Indonesian Political, Business & Finance News

Target dates for reforms

| Source: REUTERS

Target dates for reforms

JAKARTA (Reuters): Individual target dates for implementation
of key points in a reform package announced yesterday.

By April 22, 1998:

* set minimum capital requirements for banks of Rp 250 billion
by end-1998, after loan loss provisions.

* make loan loss provisions fully tax deductible, after tax
verification.

* transfer claims resulting from past liquidity support from
Bank Indonesia (the central bank) to the Indonesian Bank
Restructuring Agency (IBRA).

* take first steps on reducing export taxes on logs, sawn
timber, rattan and minerals to a maximum of 30 percent by April
15, 1998; 20 percent by end-December 1998 and 15 percent by end-
December 1999; and 10 percent by end-December 2000.

* phase in resource rent taxes on logs, sawn timber and
minerals.

* remove ban on palm oil exports and replace by export tax of
40 percent. The level of the export tax will be reviewed
regularly for possible reduction, based on market prices and the
exchange rate, and reduced to 10 percent by end-December 1999.

* lift restrictions on foreign investment in wholesale trade.

* establish monitoring system for structural reforms.

* make credible progress toward an agreement on corporate debt
restructuring.

* enact government regulation in lieu of law to amend the
bankruptcy law and establish a special commercial court.

By April 24, 1998:

* publish key monetary data on a weekly basis.

* announce seven enterprises to be privatized in 1998/99.

By June 30, 1998:

* introduce single tax payer registration number.

* increase non-oil tax revenue by raising annual audit
coverage, developing improved VAT audit programs and increasing
recovery of tax arrears.

* upgrade the reporting and monitoring procedures for foreign
exchange exposures of banks.

* appoint high level foreign advisors to Bank Indonesia to
assist in the conduct of monetary policy.

* submit to Parliament a draft law to eliminate restrictions
on foreign investments in listed banks and amend bank secrecy
with regards to non-performing loans.

* establish new asset resolution entity for bad debts within
IBRA.

* establish an independent review committee to enhance
transparency and credibility of IBRA operations.

* merge two state-owned banks and conduct portfolio reviews
of the two banks.

* draft legislation enabling state bank privatization.

* introduce legislation to amend the banking law in order to
remove the limit on private ownership of banks.

* issue a revised and shortened negative list of activities
closed to foreign investors.

* eliminate BPPC (Clove Marketing Board).

* conduct a public expenditure and investment review in
collaboration with World Bank.

* establish procedures for government procurement and
contracting for private sector involvement in the provision of
infrastructure.

* identify an additional five enterprises to be listed in
1998/99.

* review and raise stumpage fees.

* auction forest concessions and lengthen concession periods.
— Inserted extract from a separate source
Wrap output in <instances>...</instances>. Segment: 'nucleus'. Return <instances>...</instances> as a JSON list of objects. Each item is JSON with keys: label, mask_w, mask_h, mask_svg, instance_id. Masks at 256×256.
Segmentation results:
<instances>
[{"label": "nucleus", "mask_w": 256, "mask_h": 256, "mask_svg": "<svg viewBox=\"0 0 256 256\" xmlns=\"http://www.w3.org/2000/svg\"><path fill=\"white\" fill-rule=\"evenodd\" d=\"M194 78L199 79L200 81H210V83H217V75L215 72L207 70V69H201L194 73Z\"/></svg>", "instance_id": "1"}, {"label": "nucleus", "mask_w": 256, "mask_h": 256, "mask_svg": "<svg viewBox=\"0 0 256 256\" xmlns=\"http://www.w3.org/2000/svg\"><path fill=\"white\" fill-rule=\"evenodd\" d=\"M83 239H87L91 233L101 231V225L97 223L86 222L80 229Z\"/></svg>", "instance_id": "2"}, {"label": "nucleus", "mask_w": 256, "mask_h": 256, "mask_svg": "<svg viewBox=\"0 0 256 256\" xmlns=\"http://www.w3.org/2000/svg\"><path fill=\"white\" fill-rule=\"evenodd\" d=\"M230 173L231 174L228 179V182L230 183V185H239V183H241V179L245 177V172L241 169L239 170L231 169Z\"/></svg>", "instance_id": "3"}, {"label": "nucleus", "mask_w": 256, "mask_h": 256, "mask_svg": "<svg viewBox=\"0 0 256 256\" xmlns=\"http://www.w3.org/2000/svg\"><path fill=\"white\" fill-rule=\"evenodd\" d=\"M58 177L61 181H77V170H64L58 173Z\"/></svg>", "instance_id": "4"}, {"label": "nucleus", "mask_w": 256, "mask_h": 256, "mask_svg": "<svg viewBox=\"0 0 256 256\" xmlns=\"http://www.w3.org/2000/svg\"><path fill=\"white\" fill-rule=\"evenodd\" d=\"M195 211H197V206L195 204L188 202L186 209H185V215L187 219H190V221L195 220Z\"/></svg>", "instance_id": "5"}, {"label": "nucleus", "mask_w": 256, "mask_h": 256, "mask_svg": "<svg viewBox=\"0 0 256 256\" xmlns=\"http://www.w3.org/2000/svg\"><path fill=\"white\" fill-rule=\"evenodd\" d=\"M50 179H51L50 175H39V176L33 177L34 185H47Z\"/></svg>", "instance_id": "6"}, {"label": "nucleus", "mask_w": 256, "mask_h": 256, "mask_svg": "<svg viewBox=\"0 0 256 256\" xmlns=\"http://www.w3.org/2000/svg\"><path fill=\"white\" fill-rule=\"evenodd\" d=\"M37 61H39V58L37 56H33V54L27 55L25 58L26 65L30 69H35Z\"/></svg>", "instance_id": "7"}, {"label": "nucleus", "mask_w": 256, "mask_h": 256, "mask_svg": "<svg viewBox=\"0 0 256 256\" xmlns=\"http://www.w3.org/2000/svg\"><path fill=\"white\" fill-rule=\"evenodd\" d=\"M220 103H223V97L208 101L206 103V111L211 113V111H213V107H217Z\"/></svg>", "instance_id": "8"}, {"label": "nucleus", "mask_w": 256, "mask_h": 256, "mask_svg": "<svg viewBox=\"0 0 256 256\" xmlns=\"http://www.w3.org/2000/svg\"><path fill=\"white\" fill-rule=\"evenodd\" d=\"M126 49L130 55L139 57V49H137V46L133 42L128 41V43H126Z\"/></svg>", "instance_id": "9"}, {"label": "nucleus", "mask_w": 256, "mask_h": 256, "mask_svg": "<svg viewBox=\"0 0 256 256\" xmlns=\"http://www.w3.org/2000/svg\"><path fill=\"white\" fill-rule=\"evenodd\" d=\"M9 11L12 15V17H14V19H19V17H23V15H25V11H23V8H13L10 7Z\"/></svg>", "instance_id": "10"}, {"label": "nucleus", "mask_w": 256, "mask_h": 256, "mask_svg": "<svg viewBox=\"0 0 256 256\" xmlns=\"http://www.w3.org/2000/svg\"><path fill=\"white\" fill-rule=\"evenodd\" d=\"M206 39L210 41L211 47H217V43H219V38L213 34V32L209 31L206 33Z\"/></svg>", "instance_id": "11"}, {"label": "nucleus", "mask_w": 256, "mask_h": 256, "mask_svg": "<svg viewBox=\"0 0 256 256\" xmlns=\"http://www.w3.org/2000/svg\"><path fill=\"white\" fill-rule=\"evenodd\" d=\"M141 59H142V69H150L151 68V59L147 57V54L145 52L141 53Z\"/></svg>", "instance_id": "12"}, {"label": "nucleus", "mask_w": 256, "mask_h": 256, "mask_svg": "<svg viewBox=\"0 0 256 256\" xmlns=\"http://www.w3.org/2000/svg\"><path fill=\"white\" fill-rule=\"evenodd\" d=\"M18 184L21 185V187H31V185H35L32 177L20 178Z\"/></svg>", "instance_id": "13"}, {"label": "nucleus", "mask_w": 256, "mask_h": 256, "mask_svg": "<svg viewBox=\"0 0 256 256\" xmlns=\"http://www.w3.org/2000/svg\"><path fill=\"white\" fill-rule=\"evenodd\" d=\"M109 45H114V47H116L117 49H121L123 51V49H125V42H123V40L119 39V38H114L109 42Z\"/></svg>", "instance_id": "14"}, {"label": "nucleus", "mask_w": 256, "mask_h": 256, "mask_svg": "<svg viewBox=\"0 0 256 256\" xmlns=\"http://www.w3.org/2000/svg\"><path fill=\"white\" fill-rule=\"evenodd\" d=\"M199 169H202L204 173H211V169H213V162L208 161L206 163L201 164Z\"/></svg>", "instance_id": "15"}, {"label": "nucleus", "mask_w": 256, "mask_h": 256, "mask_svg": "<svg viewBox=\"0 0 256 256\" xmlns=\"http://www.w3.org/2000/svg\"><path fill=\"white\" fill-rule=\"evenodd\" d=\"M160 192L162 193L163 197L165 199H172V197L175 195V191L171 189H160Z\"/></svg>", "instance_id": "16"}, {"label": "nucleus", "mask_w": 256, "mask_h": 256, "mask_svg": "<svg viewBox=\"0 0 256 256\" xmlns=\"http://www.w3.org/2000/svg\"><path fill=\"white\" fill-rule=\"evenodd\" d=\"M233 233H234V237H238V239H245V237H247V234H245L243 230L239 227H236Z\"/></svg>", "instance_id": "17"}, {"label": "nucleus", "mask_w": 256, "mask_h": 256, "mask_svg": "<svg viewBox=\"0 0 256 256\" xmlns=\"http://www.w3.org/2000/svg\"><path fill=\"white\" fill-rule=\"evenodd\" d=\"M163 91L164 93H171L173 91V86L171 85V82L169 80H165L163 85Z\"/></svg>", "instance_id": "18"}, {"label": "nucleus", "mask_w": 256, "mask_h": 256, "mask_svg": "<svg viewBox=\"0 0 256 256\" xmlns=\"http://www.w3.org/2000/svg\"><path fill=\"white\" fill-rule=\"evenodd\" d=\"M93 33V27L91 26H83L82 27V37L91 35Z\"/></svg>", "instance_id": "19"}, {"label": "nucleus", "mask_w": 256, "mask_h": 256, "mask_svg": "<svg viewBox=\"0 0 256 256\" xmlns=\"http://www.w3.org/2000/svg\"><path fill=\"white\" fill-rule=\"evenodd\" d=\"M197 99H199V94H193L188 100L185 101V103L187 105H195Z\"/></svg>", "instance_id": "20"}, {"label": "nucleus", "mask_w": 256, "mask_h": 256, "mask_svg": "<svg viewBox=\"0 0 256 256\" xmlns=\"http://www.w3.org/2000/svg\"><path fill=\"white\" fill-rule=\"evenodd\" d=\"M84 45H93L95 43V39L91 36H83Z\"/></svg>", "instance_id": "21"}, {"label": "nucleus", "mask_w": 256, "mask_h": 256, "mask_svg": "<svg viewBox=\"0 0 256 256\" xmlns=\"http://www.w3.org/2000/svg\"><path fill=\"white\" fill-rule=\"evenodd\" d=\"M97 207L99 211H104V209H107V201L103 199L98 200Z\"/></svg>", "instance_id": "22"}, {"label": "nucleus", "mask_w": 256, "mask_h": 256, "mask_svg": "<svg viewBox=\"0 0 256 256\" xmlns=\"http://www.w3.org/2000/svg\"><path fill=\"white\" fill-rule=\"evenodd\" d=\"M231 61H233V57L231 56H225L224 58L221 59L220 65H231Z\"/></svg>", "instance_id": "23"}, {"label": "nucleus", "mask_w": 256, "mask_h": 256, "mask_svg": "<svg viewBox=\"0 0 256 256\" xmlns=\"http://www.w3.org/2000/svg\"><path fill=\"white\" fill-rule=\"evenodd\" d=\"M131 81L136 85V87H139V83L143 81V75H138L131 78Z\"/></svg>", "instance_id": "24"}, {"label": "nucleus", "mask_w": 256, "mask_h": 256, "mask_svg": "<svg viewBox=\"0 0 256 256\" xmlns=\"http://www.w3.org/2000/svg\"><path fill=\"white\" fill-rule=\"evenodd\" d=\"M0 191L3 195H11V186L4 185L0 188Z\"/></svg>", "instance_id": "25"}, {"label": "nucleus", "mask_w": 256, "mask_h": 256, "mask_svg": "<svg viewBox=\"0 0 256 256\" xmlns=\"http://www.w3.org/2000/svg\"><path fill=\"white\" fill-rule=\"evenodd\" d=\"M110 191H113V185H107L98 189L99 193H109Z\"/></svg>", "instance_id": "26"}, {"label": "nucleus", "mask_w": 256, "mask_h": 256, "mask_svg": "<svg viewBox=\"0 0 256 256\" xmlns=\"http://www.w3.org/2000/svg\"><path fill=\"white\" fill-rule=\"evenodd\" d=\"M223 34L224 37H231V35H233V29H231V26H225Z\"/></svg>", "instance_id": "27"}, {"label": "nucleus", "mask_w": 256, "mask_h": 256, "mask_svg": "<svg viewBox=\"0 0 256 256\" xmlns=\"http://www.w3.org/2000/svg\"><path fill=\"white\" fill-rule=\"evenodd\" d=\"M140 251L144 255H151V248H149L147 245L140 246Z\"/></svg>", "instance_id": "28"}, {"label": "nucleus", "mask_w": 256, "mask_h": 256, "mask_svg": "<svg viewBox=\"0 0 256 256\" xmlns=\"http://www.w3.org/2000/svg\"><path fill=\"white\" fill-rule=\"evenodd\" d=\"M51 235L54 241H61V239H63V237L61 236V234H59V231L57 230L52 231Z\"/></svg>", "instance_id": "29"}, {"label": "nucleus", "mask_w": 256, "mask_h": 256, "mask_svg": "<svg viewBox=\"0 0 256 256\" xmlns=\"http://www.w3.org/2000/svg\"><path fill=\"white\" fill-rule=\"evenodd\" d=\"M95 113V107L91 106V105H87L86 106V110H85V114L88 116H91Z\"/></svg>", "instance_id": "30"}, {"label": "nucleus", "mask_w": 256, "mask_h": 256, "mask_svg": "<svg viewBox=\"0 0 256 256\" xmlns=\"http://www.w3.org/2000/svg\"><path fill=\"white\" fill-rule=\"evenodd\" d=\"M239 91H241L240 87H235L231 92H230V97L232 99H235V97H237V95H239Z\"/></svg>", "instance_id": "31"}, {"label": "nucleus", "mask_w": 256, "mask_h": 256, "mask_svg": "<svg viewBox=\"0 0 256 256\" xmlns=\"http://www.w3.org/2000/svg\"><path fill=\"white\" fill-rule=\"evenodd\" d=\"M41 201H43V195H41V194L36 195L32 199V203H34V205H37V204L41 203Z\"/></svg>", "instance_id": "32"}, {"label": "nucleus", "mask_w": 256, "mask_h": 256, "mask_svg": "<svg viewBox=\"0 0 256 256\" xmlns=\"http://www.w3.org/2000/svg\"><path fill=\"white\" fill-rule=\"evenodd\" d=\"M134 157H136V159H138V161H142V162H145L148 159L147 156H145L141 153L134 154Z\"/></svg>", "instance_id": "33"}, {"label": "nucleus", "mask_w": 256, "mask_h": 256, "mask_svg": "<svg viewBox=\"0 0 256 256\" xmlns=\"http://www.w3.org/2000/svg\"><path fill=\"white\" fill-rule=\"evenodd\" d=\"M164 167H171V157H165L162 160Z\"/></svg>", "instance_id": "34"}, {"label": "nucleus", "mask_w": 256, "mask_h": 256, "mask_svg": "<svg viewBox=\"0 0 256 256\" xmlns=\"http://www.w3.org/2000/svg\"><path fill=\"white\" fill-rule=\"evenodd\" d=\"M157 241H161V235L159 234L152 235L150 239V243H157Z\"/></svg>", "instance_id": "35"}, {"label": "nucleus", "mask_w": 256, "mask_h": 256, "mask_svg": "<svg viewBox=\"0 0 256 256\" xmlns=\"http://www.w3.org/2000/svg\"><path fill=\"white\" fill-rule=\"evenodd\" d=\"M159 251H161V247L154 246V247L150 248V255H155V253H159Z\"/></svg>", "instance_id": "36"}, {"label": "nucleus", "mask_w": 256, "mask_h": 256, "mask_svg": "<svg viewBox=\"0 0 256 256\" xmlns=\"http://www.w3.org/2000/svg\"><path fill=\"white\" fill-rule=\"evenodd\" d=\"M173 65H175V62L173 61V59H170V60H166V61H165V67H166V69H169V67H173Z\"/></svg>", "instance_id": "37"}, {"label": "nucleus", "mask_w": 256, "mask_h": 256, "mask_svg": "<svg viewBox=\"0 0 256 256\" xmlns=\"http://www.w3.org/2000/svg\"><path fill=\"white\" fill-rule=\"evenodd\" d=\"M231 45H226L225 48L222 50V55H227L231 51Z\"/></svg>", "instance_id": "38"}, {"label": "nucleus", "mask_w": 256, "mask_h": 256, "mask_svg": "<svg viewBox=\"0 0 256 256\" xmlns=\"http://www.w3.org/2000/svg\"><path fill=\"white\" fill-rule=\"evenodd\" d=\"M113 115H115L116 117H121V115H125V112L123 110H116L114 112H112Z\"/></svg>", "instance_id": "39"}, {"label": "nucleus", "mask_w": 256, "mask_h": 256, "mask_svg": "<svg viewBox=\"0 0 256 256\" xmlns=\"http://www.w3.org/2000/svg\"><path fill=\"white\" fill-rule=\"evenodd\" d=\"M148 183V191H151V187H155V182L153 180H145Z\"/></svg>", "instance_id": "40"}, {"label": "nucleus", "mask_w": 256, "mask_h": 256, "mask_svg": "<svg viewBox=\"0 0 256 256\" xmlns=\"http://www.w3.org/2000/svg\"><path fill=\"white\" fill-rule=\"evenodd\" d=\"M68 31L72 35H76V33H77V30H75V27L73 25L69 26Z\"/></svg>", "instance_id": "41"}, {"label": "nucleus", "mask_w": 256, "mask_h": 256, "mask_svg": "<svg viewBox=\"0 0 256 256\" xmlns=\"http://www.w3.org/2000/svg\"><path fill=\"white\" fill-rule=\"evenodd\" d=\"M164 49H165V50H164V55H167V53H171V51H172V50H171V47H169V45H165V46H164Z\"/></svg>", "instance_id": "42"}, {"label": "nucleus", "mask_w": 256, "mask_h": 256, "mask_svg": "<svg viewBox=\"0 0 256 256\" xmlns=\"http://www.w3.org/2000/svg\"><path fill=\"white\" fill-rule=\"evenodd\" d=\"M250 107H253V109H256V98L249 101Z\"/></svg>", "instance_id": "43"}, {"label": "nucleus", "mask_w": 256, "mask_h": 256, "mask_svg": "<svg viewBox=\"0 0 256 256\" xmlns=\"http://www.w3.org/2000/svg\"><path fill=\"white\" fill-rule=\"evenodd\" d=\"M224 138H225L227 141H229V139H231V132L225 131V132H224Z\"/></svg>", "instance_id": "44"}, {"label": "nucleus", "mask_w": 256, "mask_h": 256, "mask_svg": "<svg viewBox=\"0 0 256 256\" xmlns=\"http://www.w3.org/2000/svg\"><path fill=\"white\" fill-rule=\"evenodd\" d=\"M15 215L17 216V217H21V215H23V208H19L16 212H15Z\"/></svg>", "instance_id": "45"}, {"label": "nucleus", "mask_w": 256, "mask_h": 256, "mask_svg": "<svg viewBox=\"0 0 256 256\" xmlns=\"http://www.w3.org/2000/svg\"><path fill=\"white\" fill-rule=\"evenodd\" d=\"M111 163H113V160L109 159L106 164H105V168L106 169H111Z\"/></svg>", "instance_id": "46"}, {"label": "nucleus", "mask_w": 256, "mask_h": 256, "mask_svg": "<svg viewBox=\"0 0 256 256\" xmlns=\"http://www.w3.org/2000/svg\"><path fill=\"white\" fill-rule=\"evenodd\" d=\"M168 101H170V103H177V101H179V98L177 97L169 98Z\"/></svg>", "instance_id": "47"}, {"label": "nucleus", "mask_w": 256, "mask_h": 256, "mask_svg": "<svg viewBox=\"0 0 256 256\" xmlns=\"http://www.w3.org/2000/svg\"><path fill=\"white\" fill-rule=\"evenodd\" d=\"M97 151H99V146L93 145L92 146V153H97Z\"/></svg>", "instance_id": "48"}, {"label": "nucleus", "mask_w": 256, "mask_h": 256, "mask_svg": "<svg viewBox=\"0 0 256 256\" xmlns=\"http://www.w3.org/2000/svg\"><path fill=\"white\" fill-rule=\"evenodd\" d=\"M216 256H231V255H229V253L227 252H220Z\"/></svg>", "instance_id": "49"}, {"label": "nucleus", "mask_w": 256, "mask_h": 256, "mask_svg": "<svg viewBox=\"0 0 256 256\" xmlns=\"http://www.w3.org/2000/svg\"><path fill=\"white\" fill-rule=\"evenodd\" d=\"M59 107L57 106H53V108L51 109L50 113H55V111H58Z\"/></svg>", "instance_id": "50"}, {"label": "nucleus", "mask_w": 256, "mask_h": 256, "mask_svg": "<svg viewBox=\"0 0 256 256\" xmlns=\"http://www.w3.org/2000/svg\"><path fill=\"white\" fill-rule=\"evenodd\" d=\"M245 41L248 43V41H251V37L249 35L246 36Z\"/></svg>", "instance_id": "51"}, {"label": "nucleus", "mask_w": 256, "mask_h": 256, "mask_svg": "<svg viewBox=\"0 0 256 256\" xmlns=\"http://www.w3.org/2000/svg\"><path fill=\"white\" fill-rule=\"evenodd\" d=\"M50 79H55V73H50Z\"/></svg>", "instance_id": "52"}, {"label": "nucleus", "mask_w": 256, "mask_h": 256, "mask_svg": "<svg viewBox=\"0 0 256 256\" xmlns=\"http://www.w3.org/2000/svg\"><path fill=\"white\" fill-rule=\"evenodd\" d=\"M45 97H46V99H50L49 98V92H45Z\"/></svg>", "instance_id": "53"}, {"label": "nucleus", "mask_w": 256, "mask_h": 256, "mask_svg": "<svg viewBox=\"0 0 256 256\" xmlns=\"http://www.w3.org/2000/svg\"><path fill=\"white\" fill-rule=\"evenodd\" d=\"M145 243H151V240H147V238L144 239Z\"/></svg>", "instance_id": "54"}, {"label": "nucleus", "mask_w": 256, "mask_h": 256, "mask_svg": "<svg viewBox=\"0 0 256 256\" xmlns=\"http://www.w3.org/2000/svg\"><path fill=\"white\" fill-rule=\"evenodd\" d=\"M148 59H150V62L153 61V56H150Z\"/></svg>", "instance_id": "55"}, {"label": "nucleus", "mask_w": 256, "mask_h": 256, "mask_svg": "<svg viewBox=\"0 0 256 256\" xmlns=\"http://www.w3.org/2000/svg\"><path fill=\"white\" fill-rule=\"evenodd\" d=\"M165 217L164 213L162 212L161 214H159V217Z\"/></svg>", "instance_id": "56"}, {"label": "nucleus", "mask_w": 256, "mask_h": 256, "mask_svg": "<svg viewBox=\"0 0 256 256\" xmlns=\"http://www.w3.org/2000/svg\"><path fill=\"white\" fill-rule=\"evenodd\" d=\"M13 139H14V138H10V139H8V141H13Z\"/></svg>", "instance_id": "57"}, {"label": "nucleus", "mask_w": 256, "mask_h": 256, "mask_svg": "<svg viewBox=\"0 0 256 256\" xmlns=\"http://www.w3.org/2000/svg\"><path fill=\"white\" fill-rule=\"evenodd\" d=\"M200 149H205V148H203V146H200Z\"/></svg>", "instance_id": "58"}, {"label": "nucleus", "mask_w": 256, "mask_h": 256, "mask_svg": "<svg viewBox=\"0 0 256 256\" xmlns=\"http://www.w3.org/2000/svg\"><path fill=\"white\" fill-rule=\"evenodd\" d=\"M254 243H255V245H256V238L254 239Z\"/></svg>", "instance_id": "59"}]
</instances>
* allow transferability of forestry concessions and delink
their ownership from processing for new concessions.

By August 30, 1998:

* conduct portfolio, systems and financial reviews of all IBRA
banks as well as major non-IBRA banks by internationally
recognized audit firms.

By September 1998:

* conduct thorough review of central bank and banking laws in
preparation for revising legal framework for banking operations.

* remove the 49 percent limit on foreign investment in listed
companies.

* abolish quotas limiting the sale of livestock.

* establish clear framework for management and privatization
of government assets, including criteria for determining whether
enterprises are privatized, restructured or closed. Also
establish transparent sales process.

* prepare action plans for all 164 public enterprises.

* establish clear profit and performance targets for remaining
government enterprises.

* develop a plan for closing non-viable public enterprises.

* prepare regulations establishing procedures for mergers,
acquisitions and exit which facilitate corporate restructuring
while safeguarding against anti-competitive behavior.

By October 1, 1998:

* eliminate subsidies on sugar, wheat flour, corn, soybean
meal and fishmeal.

* prepare plan for restructuring IBRA banks through mergers,
transfers of assets and liabilities or recapitalization prior to
privatization.

By December 31, 1998:

* submit to Parliament a draft law to institutionalize Bank
Indonesia's autonomy.

* audit non-viable public enterprises.

* draft and establish implementation rules for the new
environment law.

* implement performance bonds and reduce land conversion
targets to environmentally sustainable levels.

* submit to Parliament draft law on competition policy.

By March 31, 1999:

* divest seven enterprises which are to be privatized in
1998/99.

By December 31, 1999:

* accelerate programs for converting to cleaner fuels.